次に、上述した各条件で形成したハイドロキシアパタイト膜における水の接触角について図8を用いて説明する。図8は、主表面をC面としたサファイア基板および主表面をA面としたサファイア基板の各々で、成膜したハイドロキシアパタイト膜の加熱温度と水の接触角との関係を示した特性図である。温度は、ECRスパッタ成膜をした後に行った加熱のときの条件である。
主表面をC面としたサファイア基板の上に形成したハイドロキシアパタイト結晶膜の接触角は67°から88°の範囲にあり、疎水性である。一方、主表面をA面としたサファイア基板の上に形成したハイドロキシアパタイト結晶膜の接触角は、45°から65°と低い。これらの有為な差は、ハイドロキシアパタイト結晶のC面だけで終端されているハイドロキシアパタイト結晶膜と、主表面をA面としたサファイア基板の上に形成することでランダム配向しているハイドロキシアパタイト結晶膜との違いから生じていることは明らかである。

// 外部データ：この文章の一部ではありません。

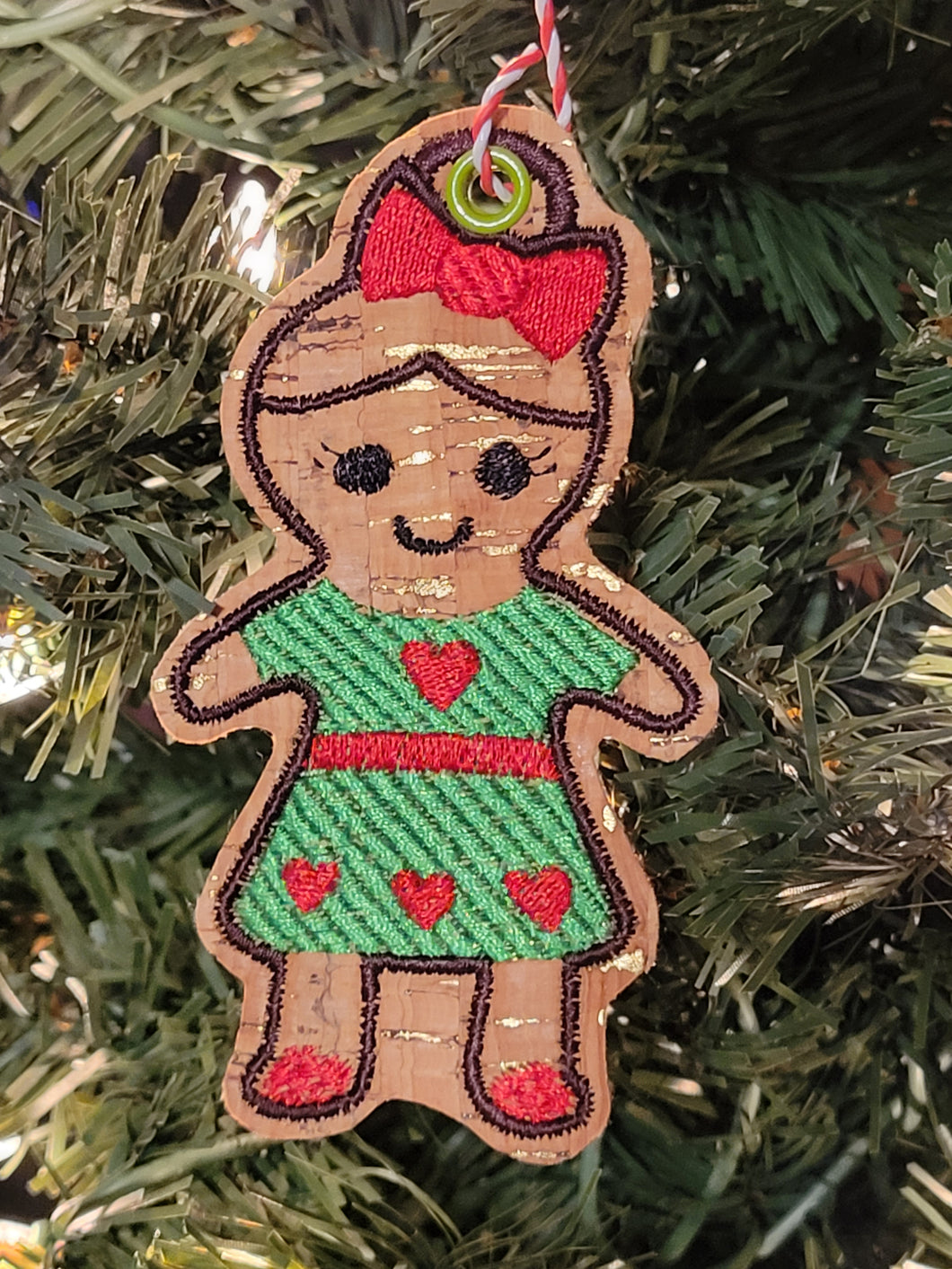 GINGERBREAD GIRL WITH HEARTS ORNAMENT DIGITAL MACHINE EMBROIDERY DESIGN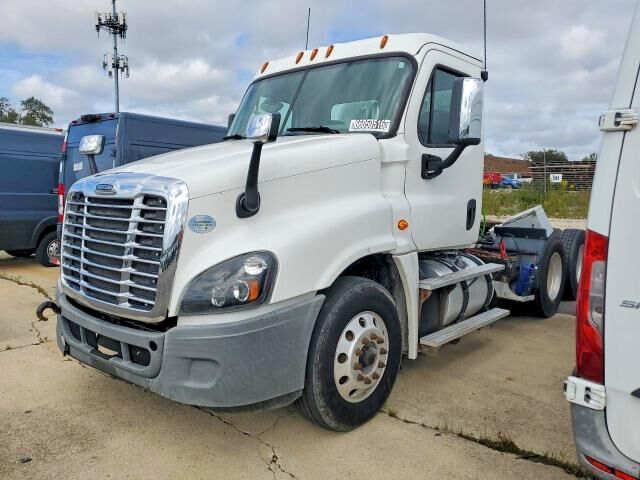 2016 FREIGHTLINER Cascadia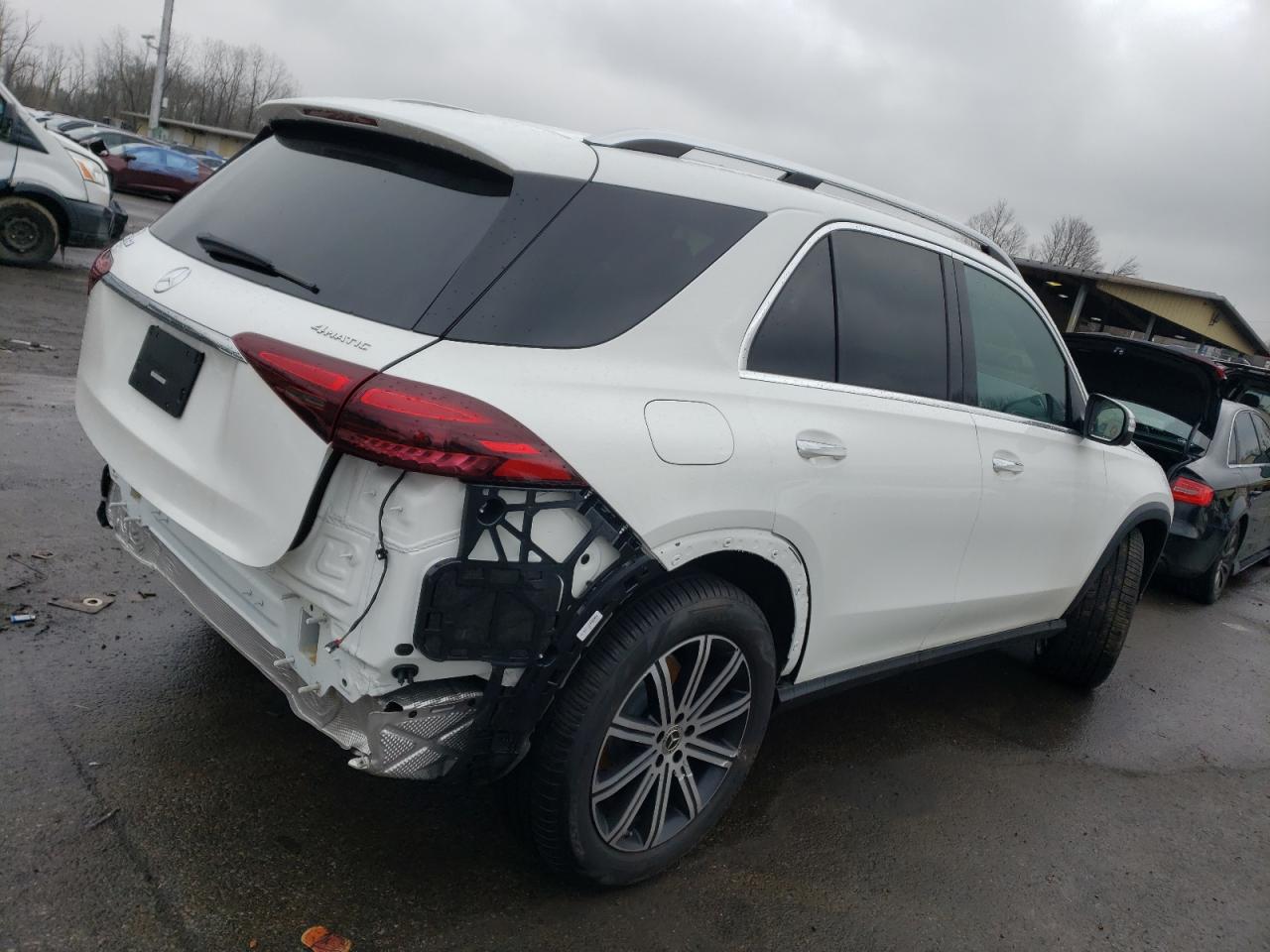 Photo 2 VIN: 4JGFB4FB9RB070291 - MERCEDES-BENZ GLE 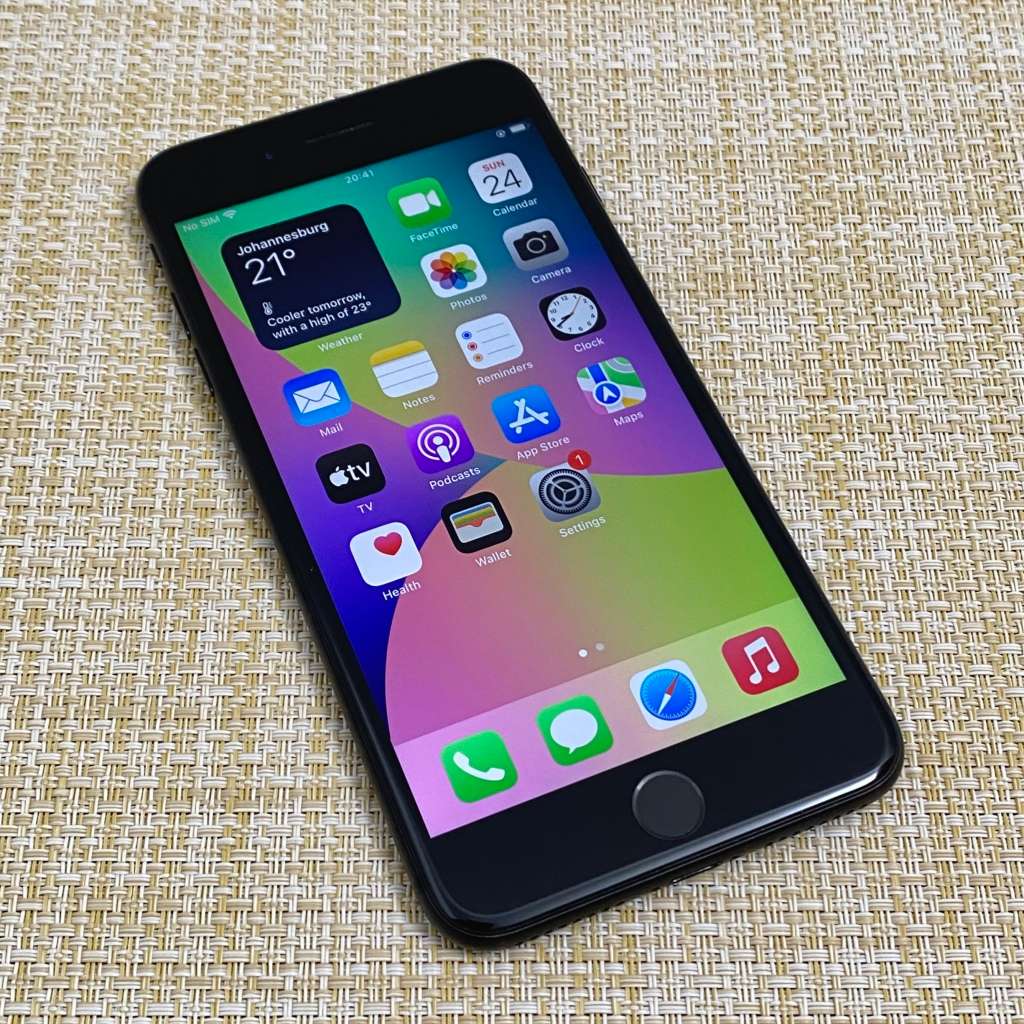 Apple iPhone 7 Plus Matte Black 128GB (1 Month Warranty)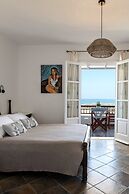 Sea Lilies Suites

以上に説明したように、本発明によれば、H2Oガスを含むスパッタガスを用いた電子サイクロトロン共鳴スパッタ法で、主表面をC面としたサファイア基板の上にECRスパッタ法によりハイドロキシアパタイトの薄膜を形成し、この後、酸素が存在する雰囲気で形成した薄膜を加熱して結晶化するようにしたので、表面をC面としたハイドロキシアパタイトの薄膜が容易に形成できるようになる。

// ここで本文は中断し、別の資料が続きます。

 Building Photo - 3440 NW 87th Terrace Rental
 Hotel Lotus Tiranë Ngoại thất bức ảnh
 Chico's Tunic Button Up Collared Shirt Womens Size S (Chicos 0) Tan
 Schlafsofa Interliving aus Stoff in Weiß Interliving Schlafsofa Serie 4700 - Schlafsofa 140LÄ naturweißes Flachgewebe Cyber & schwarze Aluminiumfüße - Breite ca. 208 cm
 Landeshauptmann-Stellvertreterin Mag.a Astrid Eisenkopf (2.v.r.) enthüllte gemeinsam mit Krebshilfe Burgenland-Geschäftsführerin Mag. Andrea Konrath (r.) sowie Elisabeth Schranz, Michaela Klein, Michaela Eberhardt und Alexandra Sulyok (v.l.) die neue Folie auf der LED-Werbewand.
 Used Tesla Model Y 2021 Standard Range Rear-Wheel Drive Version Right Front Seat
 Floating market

本発明を適用すると、成膜した後の結晶感度を600℃から900℃までの広い範囲にとしても、強くc軸配向した結晶子からなるハイドロキシアパタイト膜を形成することができる。得られたハイドロキシアパタイト膜は、骨類似の反応性を持つ表面を与えるため、本発明によるハイドロキシアパタイト膜表面を用いることで、生体材料と骨の相互作用の研究を展開することが可能である。

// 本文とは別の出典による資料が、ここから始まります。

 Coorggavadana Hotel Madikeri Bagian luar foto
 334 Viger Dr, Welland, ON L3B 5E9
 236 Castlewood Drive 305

なお、本発明は以上に説明した実施の形態に限定されるものではなく、本発明の技術的思想内で、当分野において通常の知識を有する者により、多くの変形および組み合わせが実施可能であることは明白である。
101…サファイア基板、102…薄膜。
Claims (2)
- ハイドロキシアパタイトの焼結体からなるターゲットおよびH2Oガスを含むキセノンガスを用いた電子サイクロトロン共鳴スパッタ法で、主表面をC面としたサファイア基板の上に薄膜を形成する第1工程と、
酸素が存在する雰囲気で前記薄膜を加熱して結晶化する第2工程と
を備えることを特徴とするハイドロキシアパタイト薄膜の製造方法。 - 請求項1記載のハイドロキシアパタイト薄膜の製造方法において、
前記第2工程では、600℃〜900℃の範囲で加熱を行うことを特徴とするハイドロキシアパタイト薄膜の製造方法。